88 W. Paces Ferry Road. 404-600-6471. atlasrestaurant.com

Out for a spin at Sun Dial

More than a business and special occasion restaurant, the Sun Dial is a downtown Atlanta landmark and tourist attraction rotating atop the cylindrical Westin Peachtree Plaza.

After a major renovation in 2013, chef Jason Starnes updated the menu with nods to local and seasonal ingredients, reflected in creations such as charred carrot carpaccio. But there's also an array of rich signature dishes, such as lobster pot pie and bone-in prime rib for two.
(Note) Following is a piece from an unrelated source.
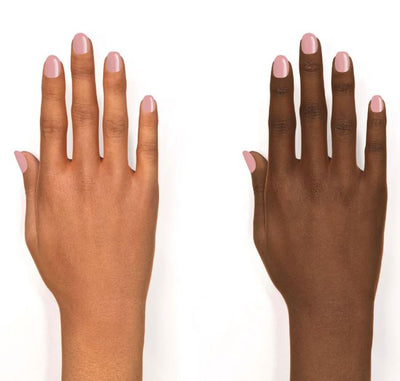 Tuesday in Love Classic Soft Mauve Nail Polish 15ML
The Sun Dial experience begins on the lower level of the Westin, where you're directed to the iconic glass elevators that travel 73 floors and 723 feet to the top, affording dizzying glimpses of downtown Atlanta on the way up.

Seated at a window table in the circular revolving dining room, the scene slowly changes to reveal the entire metro area, from highways and buildings to familiar sights such as Stone Mountain. Get there at sunset to bask in the glow of the dramatic and romantic views.

"You see a lot of interesting things up here," Starnes says. "In the 20 years I've been in this business, I've never seen as many wedding proposals as we tend to see in this restaurant. It's actually kind of fun to be in such a romantic place.

"But it's also been a fun challenge to be able make the culinary side match the view. We definitely do a special Valentine's menu every year, and we focus on giving people an experience with food and service that they're going to remember along with the view."